My Lords, this is the first amendment in a very much larger group, not all of which is composed of amendments in my name. Although the matter is lengthy and rather complicated, I can deal with it comparatively briefly and, I hope, in a way that is intelligible to your Lordships and in particular to the Minister.
Amendments 274 and 275 are related to paragraphs 9 and 10 in part 1 of Schedule 2, the former dealing with Scotland and the latter with Wales. I am concerned about the provision which states:
“A provision is within the devolved competence of the Scottish Ministers for the purposes of this Part if … (a) it would be within the legislative competence of the Scottish Parliament if it were contained in an Act of that Parliament (ignoring section 29(2)(d) of the Scotland Act 1998 so far as relating to EU law and retained EU law)”.
As I understand that provision, it excludes from competence provisions relating to retained EU law. That is a theme that runs through most of the amendments in this group. It is exactly the same point as we have been discussing in the earlier groups, the question being whether it can possibly be right that the devolved institutions should be prohibited from dealing with retained EU law when they work through the exercises with which part 1 of Schedule 2 is concerned. All the amendments in this group that are in my name raise that issue, except Amendment 363, which I will come
back to in a moment. Some of them will require to be superseded in light of the Government’s amended version of Clause 11. I would have thought it was a fairly simple exercise for the Minister and her team to go through these various amendments, which I need not enumerate, just to be sure that the various passages to which I have drawn attention are corrected in light of the revised version of Clause 11.

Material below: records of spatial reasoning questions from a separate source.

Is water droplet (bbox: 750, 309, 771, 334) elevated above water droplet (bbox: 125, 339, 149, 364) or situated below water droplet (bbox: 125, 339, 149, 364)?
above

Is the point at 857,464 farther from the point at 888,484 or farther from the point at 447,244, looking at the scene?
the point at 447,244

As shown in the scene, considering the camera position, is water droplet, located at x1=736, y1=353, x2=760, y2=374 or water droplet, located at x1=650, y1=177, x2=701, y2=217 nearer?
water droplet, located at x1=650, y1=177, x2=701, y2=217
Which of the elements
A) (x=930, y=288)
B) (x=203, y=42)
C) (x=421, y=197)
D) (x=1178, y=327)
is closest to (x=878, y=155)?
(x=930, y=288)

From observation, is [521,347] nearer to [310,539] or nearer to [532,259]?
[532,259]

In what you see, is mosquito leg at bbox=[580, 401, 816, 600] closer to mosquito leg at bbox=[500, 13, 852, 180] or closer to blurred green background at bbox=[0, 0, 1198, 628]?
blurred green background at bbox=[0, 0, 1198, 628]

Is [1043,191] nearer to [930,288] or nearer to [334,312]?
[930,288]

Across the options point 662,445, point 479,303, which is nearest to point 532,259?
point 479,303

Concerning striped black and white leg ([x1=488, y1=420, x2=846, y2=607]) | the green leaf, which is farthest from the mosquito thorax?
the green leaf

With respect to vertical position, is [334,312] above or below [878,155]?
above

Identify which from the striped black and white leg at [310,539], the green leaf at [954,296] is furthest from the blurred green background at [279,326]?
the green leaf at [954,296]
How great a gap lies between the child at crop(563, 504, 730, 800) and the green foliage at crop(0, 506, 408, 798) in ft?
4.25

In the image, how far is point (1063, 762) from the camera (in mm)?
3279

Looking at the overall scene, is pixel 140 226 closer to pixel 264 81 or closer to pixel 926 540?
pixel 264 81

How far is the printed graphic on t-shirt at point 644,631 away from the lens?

Amendment 363 relates to the right of the Advocate-General to take part as a party in criminal proceedings so far as they relate to an issue as to whether legislation or an act of a Scottish Minister is incompatible with convention rights or EU law. Of course, the interest of the Advocate-General, if he wishes to enter the proceedings, is to ensure that the devolved institutions act within their competence in relation to these matters. What we have in paragraph 18 is a simple substitution of a reference to “retained EU law” for the reference that is in the statute at the moment to “EU law”. The competence restriction on EU law will of course be removed when we leave the EU, but once again I make the point that simply to substitute a reference to “retained EU law” is not the right thing to do: it is not a mirror image of EU law. Indeed, the fetter that applied to EU law should not apply to retained EU law. The amendment is simply designed to delete from the relevant section of the Criminal Procedure (Scotland) Act 1995, which would no longer have any relevance. I leave that point with the Minister to look at along with all the others.